WHAT IS EXPECTED - All of the data needs to be repeated exactly.

DATASET CONTENT -

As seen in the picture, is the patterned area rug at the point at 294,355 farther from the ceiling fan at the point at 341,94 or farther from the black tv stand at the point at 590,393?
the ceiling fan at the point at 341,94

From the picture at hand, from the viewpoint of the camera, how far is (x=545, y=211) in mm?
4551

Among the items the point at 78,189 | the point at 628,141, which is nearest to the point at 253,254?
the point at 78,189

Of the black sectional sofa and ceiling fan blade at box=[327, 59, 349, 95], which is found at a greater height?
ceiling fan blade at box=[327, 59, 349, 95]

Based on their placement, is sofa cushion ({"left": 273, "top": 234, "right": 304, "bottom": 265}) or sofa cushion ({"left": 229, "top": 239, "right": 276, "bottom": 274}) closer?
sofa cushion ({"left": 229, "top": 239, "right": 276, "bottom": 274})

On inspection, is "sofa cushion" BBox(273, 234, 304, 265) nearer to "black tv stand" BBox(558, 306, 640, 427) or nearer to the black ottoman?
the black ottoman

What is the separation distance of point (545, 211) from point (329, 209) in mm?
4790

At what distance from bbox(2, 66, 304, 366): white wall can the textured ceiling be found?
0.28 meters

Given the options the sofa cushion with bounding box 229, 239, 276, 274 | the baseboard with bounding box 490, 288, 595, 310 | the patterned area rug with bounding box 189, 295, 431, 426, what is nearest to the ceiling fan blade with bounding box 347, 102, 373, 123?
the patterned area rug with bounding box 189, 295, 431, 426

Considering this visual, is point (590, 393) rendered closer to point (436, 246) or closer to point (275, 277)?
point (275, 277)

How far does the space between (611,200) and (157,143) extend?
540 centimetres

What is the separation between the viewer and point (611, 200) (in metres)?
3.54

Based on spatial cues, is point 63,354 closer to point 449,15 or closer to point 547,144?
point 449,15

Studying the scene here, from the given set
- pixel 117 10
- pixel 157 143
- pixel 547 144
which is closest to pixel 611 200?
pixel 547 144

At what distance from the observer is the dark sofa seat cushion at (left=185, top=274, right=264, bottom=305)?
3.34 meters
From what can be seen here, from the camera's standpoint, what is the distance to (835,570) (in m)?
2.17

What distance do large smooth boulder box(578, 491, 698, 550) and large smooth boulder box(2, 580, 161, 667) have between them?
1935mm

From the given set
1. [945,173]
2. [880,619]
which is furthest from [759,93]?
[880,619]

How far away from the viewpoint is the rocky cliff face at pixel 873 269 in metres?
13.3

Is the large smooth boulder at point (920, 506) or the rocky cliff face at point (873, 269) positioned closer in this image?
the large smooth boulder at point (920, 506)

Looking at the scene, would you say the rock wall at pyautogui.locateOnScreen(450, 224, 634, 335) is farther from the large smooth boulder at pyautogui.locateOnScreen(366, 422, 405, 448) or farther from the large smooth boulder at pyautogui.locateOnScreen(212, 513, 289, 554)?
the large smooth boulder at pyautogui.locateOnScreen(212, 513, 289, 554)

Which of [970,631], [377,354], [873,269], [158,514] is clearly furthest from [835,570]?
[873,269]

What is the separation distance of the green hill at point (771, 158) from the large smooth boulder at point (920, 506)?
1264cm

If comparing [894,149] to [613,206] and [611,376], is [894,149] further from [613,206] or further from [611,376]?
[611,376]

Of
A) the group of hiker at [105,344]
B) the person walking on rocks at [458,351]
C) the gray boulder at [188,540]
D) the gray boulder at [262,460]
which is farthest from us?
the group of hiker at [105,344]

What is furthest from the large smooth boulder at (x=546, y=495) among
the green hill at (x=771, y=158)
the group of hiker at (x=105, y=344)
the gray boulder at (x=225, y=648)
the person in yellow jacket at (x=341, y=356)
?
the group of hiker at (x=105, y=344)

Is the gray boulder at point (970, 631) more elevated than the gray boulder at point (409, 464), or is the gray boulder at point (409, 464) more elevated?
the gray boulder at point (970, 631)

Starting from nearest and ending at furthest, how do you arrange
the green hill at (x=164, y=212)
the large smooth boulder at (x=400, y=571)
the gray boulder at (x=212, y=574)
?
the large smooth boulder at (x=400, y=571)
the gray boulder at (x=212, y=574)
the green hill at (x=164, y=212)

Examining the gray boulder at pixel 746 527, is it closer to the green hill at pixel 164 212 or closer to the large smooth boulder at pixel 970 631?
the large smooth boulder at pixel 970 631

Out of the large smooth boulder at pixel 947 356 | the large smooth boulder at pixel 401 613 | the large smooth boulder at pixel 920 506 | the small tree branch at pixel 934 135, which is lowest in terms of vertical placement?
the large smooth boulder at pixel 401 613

EXERCISE OUTPUT -
As seen in the picture, is the patterned area rug at the point at 294,355 farther from the ceiling fan at the point at 341,94 or farther from the black tv stand at the point at 590,393?
the ceiling fan at the point at 341,94

From the picture at hand, from the viewpoint of the camera, how far is (x=545, y=211) in mm?
4551

Among the items the point at 78,189 | the point at 628,141, which is nearest to the point at 253,254?
the point at 78,189

Of the black sectional sofa and ceiling fan blade at box=[327, 59, 349, 95], which is found at a greater height?
ceiling fan blade at box=[327, 59, 349, 95]

Based on their placement, is sofa cushion ({"left": 273, "top": 234, "right": 304, "bottom": 265}) or sofa cushion ({"left": 229, "top": 239, "right": 276, "bottom": 274}) closer?
sofa cushion ({"left": 229, "top": 239, "right": 276, "bottom": 274})

On inspection, is "sofa cushion" BBox(273, 234, 304, 265) nearer to "black tv stand" BBox(558, 306, 640, 427) or nearer to the black ottoman?
the black ottoman

What is the separation distance of point (545, 211) from point (329, 209) in mm?
4790

At what distance from bbox(2, 66, 304, 366): white wall can the textured ceiling be found?
0.28 meters

Given the options the sofa cushion with bounding box 229, 239, 276, 274 | the baseboard with bounding box 490, 288, 595, 310 | the patterned area rug with bounding box 189, 295, 431, 426, what is nearest to the ceiling fan blade with bounding box 347, 102, 373, 123?
the patterned area rug with bounding box 189, 295, 431, 426

Considering this visual, is point (590, 393) rendered closer to point (436, 246) or closer to point (275, 277)?
point (275, 277)

How far does the space between (611,200) and (157,143) extend?
540 centimetres

What is the separation between the viewer and point (611, 200) (in metres)?
3.54

Based on spatial cues, is point 63,354 closer to point 449,15 or closer to point 547,144?
point 449,15

Studying the scene here, from the given set
- pixel 117 10
- pixel 157 143
- pixel 547 144
which is closest to pixel 611 200?
pixel 547 144

At what distance from the observer is the dark sofa seat cushion at (left=185, top=274, right=264, bottom=305)?
3.34 meters
From what can be seen here, from the camera's standpoint, what is the distance to (835,570) (in m)?
2.17

What distance do large smooth boulder box(578, 491, 698, 550) and large smooth boulder box(2, 580, 161, 667) have between them?
1935mm

From the given set
1. [945,173]
2. [880,619]
which is furthest from [759,93]?
[880,619]

How far away from the viewpoint is the rocky cliff face at pixel 873 269 in metres?
13.3

Is the large smooth boulder at point (920, 506) or the rocky cliff face at point (873, 269) positioned closer in this image?
the large smooth boulder at point (920, 506)

Looking at the scene, would you say the rock wall at pyautogui.locateOnScreen(450, 224, 634, 335) is farther from the large smooth boulder at pyautogui.locateOnScreen(366, 422, 405, 448) or farther from the large smooth boulder at pyautogui.locateOnScreen(212, 513, 289, 554)?
the large smooth boulder at pyautogui.locateOnScreen(212, 513, 289, 554)

Which of [970,631], [377,354], [873,269], [158,514] is clearly furthest from [835,570]?
[873,269]

What is the separation distance of the green hill at point (771, 158) from the large smooth boulder at point (920, 506)?
1264cm

If comparing [894,149] to [613,206] and [611,376], is [894,149] further from [613,206] or further from [611,376]?
[611,376]

Of
A) the group of hiker at [105,344]
B) the person walking on rocks at [458,351]
C) the gray boulder at [188,540]
D) the gray boulder at [262,460]
which is farthest from us?
the group of hiker at [105,344]

What is furthest from the large smooth boulder at (x=546, y=495) among
the green hill at (x=771, y=158)
the group of hiker at (x=105, y=344)
the gray boulder at (x=225, y=648)
the person in yellow jacket at (x=341, y=356)
?
the group of hiker at (x=105, y=344)

Is the gray boulder at point (970, 631) more elevated than the gray boulder at point (409, 464), or is the gray boulder at point (409, 464) more elevated?
the gray boulder at point (970, 631)

Starting from nearest and ending at furthest, how do you arrange
the green hill at (x=164, y=212)
the large smooth boulder at (x=400, y=571)
the gray boulder at (x=212, y=574)
?
the large smooth boulder at (x=400, y=571)
the gray boulder at (x=212, y=574)
the green hill at (x=164, y=212)

Examining the gray boulder at pixel 746 527, is it closer to the green hill at pixel 164 212 or closer to the large smooth boulder at pixel 970 631?
the large smooth boulder at pixel 970 631

Out of the large smooth boulder at pixel 947 356 | the large smooth boulder at pixel 401 613 | the large smooth boulder at pixel 920 506 | the small tree branch at pixel 934 135, which is lowest in terms of vertical placement?
the large smooth boulder at pixel 401 613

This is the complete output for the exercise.